Büyükşehir Belediyesi, Türkiye Cumhuriyeti’nin “tapu senedi” olarak anılan Lozan Antlaşması’nın 100. yıldönümü kutlamaları kapsamında “Lozan Antlaşması Yeni Yüzyılına Girerken” paneli düzenledi. Panelin kolaylaştırıcılığını tarih doktoru ve oyuncu Pelin Batu üstlenirken, tarihçi yazar Sinan Meydan, Yeditepe Üniversitesi’nden Prof. Dr. Tülay Alim Baran ve Dokuz Eylül Üniversitesi’nden Doç. Dr. Mehmet Emin Elmacı konuşmacı olarak yer aldı.
İzmir Büyükşehir Belediyesi Şehir Tiyatroları İsmet İnönü Sahnesi’nde izleyicilerle buluşan panele, İzmir Büyükşehir Belediye Başkanı Tunç Soyer, Dışişleri Bakanlığı İzmir Temsilcisi Büyükelçi Naciye Gökçen Kaya, Gaziemir Belediye Başkanı Halil Arda, İYİ Parti İzmir İl Başkanı Sinan Bezircilioğlu, siyasi parti temsilcileri, akademisyenler, sanatçılar, öğrenciler, sivil toplum kuruluşu temsilcileri ve çok sayıda yurttaş katıldı.

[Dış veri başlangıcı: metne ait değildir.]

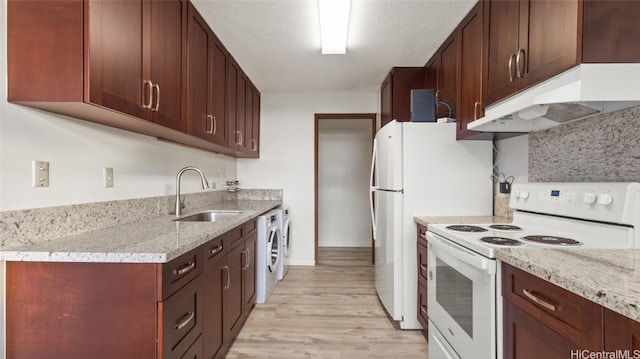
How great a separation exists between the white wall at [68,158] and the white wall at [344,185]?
3.27 meters

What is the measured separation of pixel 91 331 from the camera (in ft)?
3.46

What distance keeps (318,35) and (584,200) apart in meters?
2.02

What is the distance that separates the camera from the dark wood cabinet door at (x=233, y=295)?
183 cm

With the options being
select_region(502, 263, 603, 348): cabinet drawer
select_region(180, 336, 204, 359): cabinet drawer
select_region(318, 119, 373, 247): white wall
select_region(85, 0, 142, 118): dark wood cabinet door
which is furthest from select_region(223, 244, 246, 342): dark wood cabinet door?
select_region(318, 119, 373, 247): white wall

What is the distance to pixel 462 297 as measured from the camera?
142 centimetres

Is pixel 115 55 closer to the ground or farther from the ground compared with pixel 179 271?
farther from the ground

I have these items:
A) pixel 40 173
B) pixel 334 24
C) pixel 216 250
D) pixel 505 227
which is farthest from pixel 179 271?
pixel 334 24

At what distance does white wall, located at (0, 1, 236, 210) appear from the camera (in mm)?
1100

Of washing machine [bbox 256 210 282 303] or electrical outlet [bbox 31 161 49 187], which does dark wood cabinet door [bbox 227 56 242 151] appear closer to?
washing machine [bbox 256 210 282 303]

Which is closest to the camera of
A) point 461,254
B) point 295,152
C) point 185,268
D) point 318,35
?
point 185,268

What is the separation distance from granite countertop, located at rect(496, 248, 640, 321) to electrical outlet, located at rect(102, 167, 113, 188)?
1.98 meters

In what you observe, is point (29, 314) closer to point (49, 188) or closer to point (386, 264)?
point (49, 188)

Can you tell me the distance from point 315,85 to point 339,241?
9.16 ft

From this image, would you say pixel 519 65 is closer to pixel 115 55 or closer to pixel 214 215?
pixel 115 55
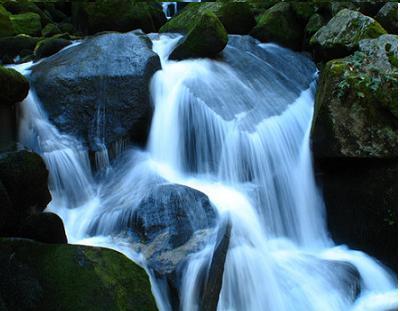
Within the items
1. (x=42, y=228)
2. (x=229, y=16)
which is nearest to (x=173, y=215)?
(x=42, y=228)

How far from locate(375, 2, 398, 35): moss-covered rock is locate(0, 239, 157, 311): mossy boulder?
685 cm

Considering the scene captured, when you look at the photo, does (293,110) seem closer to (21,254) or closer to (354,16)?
(354,16)

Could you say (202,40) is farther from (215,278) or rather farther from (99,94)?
(215,278)

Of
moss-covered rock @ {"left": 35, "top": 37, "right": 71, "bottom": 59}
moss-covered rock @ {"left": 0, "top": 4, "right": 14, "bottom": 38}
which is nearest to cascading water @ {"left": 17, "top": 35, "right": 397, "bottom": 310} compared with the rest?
moss-covered rock @ {"left": 35, "top": 37, "right": 71, "bottom": 59}

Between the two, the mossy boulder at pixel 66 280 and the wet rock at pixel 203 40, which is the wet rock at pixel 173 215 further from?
the wet rock at pixel 203 40

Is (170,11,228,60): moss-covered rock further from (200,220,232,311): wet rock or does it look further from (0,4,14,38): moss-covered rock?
(200,220,232,311): wet rock

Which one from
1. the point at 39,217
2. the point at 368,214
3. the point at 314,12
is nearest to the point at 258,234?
the point at 368,214

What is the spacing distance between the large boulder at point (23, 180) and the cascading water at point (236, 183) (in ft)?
2.82

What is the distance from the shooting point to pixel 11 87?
6059 mm

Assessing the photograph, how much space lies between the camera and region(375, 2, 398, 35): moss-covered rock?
8438mm

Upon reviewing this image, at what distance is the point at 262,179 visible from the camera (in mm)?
6469

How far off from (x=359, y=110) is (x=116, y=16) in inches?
264

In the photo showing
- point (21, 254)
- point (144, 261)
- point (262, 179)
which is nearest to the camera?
A: point (21, 254)

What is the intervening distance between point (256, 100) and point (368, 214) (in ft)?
8.54
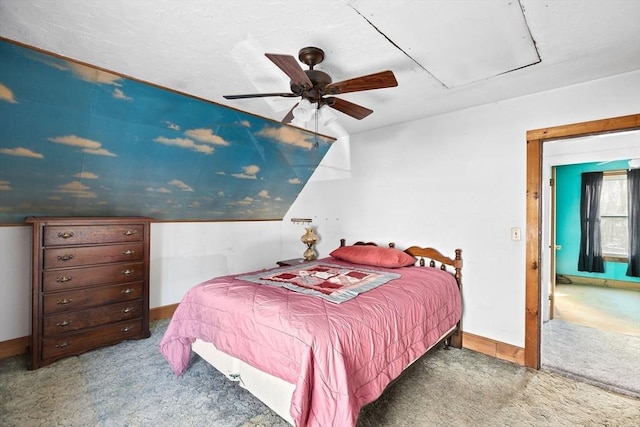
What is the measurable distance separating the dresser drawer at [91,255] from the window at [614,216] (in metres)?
7.24

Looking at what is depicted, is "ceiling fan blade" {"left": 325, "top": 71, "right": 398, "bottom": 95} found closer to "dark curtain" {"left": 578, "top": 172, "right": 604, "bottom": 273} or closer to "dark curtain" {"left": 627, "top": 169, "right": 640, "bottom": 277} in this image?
"dark curtain" {"left": 578, "top": 172, "right": 604, "bottom": 273}

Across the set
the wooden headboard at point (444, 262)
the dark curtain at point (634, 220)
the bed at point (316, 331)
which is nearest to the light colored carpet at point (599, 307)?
the dark curtain at point (634, 220)

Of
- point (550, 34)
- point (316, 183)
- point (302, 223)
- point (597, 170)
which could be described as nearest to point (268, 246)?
point (302, 223)

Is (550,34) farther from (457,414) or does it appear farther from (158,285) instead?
(158,285)

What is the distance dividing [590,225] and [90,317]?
743cm

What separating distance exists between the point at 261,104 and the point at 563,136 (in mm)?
2630

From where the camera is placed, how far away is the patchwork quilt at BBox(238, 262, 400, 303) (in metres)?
2.11

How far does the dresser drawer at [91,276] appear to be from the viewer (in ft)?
8.27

“İzmir, 100 yıl sonra geleceği, ortak akılla inşa etmeye devam ediyor”
Panelin açılış konuşmasını Başkan Tunç Soyer yaptı. İzmir’in 9 Eylül’den İktisat Kongresi’ne kadar Türkiye tarihine yön veren dönüm noktalarının 100’üncü yılında fark yarattığını ifade eden Başkan Soyer, “Tarihi olayların 100. yıldönümlerinin her zaman farklı bir anlamı vardır. Tarihin akışını değiştiren bu olayların 100. yılında, İzmir’in Büyükşehir Belediye Başkanı olarak görev yapmaktan dolayı büyük bir onur duyuyorum. Kurtuluştan kuruluşa giden bu sürecin kıvılcımının yakıldığı İzmir, 100 yıl sonra hala geleceği, ortak akılla inşa etmenin koşullarını aramaya devam ediyor” dedi.

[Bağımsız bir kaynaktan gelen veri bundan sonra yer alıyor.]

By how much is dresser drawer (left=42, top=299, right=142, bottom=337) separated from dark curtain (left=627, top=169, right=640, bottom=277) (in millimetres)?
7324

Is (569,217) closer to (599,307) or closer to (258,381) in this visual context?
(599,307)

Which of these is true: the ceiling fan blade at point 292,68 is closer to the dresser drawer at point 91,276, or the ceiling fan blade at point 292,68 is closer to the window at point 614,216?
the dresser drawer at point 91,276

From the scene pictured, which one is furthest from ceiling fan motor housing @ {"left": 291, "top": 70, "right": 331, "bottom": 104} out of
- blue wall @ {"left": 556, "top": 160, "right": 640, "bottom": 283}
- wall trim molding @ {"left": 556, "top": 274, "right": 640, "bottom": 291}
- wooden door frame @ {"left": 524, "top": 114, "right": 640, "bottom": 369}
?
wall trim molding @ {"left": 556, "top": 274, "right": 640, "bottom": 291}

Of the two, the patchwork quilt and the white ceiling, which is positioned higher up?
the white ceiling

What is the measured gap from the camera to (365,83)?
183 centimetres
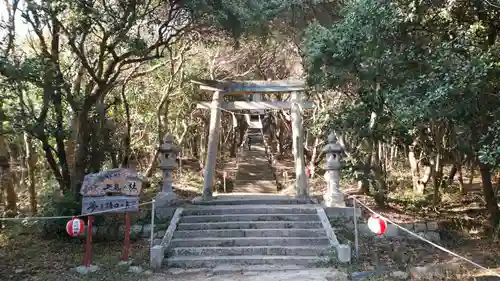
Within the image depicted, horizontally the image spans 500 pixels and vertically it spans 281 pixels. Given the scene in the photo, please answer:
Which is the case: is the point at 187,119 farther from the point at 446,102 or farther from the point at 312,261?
the point at 446,102

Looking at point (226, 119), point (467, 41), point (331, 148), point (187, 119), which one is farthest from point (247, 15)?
point (226, 119)

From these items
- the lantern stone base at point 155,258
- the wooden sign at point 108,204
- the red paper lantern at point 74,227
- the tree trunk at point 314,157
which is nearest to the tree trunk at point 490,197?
the tree trunk at point 314,157

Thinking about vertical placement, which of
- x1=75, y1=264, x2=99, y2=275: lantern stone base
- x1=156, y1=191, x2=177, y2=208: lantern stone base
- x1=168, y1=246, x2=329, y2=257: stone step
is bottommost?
x1=75, y1=264, x2=99, y2=275: lantern stone base

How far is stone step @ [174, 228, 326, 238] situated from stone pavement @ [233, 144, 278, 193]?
7376 mm

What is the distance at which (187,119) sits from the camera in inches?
688

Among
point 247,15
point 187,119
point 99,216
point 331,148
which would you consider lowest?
point 99,216

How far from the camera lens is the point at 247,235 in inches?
339

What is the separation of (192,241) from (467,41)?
600 cm

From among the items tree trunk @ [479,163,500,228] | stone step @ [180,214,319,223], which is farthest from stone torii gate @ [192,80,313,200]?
tree trunk @ [479,163,500,228]

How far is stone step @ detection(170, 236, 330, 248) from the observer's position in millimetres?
8250

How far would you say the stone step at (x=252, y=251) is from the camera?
7.91 metres

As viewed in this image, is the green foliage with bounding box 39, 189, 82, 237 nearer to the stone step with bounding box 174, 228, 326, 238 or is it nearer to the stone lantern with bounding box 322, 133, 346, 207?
the stone step with bounding box 174, 228, 326, 238

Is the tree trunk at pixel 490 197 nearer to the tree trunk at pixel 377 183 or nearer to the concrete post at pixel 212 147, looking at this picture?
the tree trunk at pixel 377 183

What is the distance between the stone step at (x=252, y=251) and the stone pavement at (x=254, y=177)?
26.5 ft
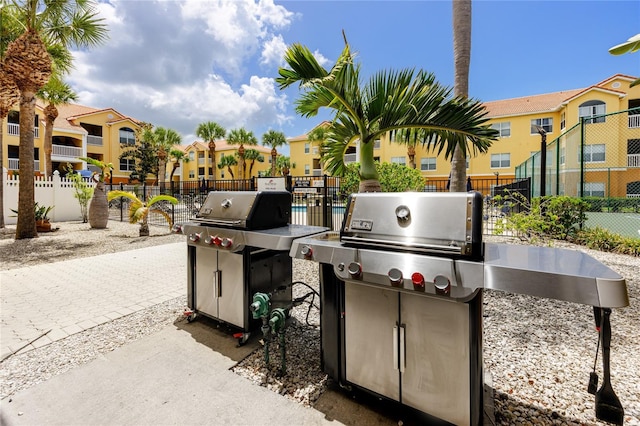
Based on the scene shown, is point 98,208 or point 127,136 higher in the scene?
point 127,136

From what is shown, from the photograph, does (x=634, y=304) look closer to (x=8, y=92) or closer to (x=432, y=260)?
(x=432, y=260)

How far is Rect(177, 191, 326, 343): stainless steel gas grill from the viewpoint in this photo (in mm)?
2801

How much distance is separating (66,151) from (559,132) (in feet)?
140

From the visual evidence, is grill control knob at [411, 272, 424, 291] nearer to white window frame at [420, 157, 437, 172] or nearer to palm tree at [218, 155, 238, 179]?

“Lozan, mağlubun mağlup olduğunun resmen beyanıdır”
Başkan Soyer, “Lozan, emperyalizme karşı tarihin gördüğü en büyük halk direnişinin bir sonucudur. 100 yıl önce bugün imzalanan bu antlaşma, Anadolu direnişinin milletin kayıtsız ve şartsız egemenliğiyle sonuçlandığını tüm dünyaya ilan etti. Kuvayı Milliye ve önderimiz Mustafa Kemal’in geleceği inşa eden mücadeleci ruhu kazandı. Teslimiyet ve hayalsizlik kaybetti. Lozan’ın bizlere bıraktığı iki önemli miras vardır; birincisi bağımsızlık, ikincisi ise barış. Lozan, mağlubun mağlup olduğunun resmen beyanıdır. Bugün, bu topraklardaki hür yaşamımız bu siyasi zafer sayesindedir. Bu antlaşma, sadece ülkemizin değil, aynı zamanda emperyalizmin altında acı çeken ulusların da kaderini değiştirmiş, evrensel bir bağımsızlık bildirisine dönmüştür” diye konuştu.

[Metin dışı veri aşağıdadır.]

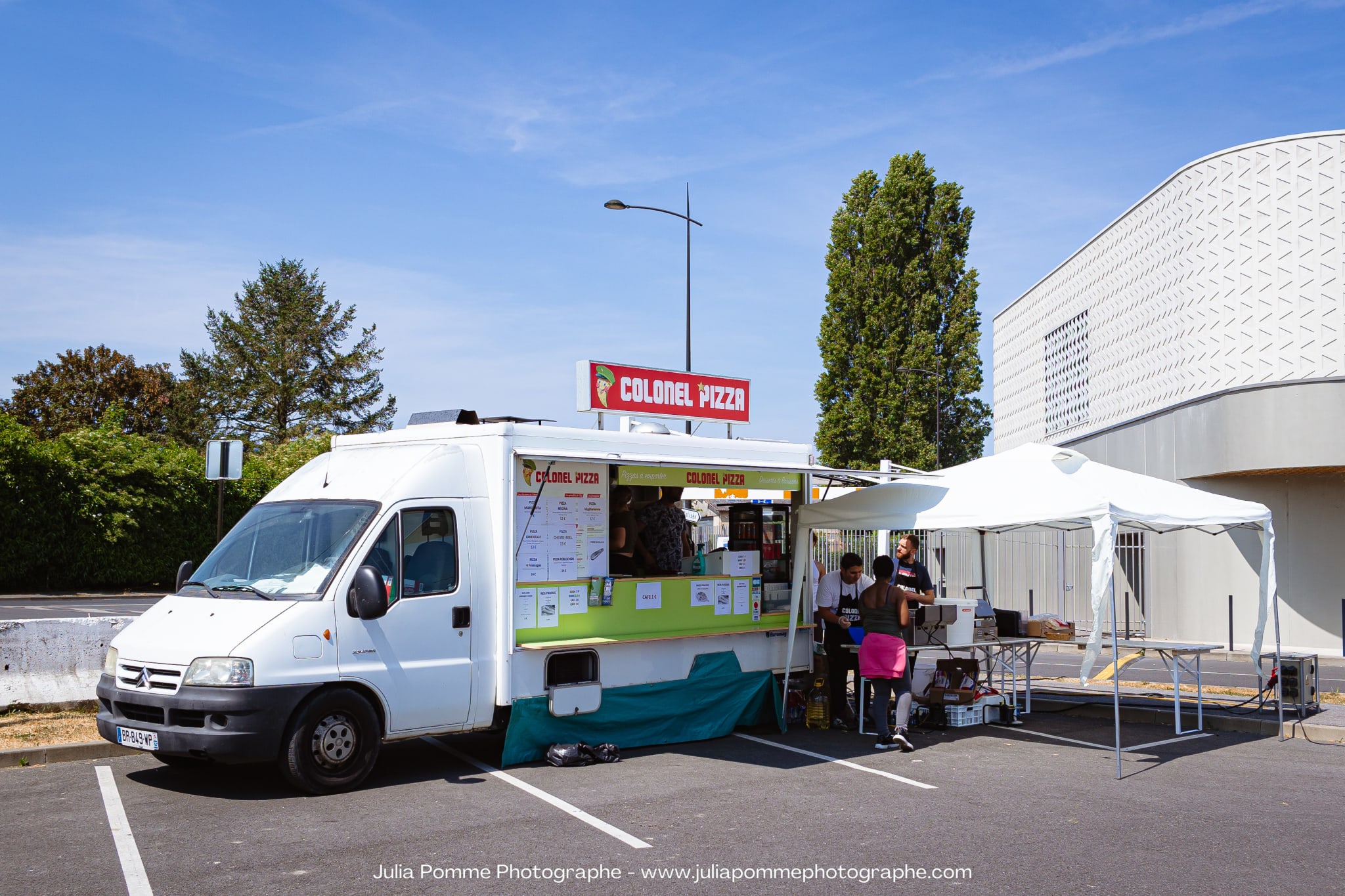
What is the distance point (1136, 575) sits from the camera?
2362 centimetres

“Demokrasiden geriye asla dönemeyiz”
Başkan Soyer, “Türkiye Cumhuriyeti’nin tapusu mahiyetinde olan bu antlaşma bugün kimi kesimler tarafından itibarsızlaştırılmaya çalışılıyor. Gündelik siyasetin sığ sularına çekiliyor. Bunu yapmaya hiç kimsenin hakkı yok. Cumhuriyet de, Osmanlı da, Selçuklu da bizim tarihimiz. Hakimiyetin kayıtsız şartsız milletimize ait olduğu bugünleri, yani demokrasiyi işte bu uzun tarihsel sürecin sonucunda elde ettik. Her aşaması büyük mücadele ve zaferlerle dolu tarihimizin bizleri ulaştırdığı şu noktada demokrasiden geriye asla dönemeyiz. Tersine, tarihimiz boyunca olduğu gibi milletin egemenliğini daha da güçlendirmek zorundayız. İzmir Büyükşehir Belediyesi bu ödevin bilinciyle Cumhuriyet’in yüzüncü yılında İktisat Kongresi ile başlayan konferans, söyleşi ve oturumlar düzenlemeyi sürdürüyor. Çünkü geleceğin Türkiyesi’ni aramıza duvarlar örerek değil ancak birbirimizi dinleyerek, konuşarak, ortak akıl ve vicdanla inşa edebiliriz. Aynı Mustafa Kemal Atatürk’ün Sivas’ta, Amasya’da, Erzurum’da yaptığı gibi. Barış, nefes almak gibi bir şey. Onu bir kere içinize çektiğinizde hiçbir şey bitmiyor. Ona ihtiyacınız olduğunu her an hatırlamanız ve yeniden içinize çekmek için çalışmanız, mücadele etmeniz ve emek vermeniz lazım. Bu topraklarda barış içinde yaşamamız için Lozan tarihi bir dönüm noktasıdır ve bizlere özgürce yaşamanın kapılarını aralamıştır. Ne var ki, barışı yurtta ve dünyada daim kılmak için bizim de tıpkı atalarımız gibi alın teri dökmemiz gerekiyor” şeklinde konuştu.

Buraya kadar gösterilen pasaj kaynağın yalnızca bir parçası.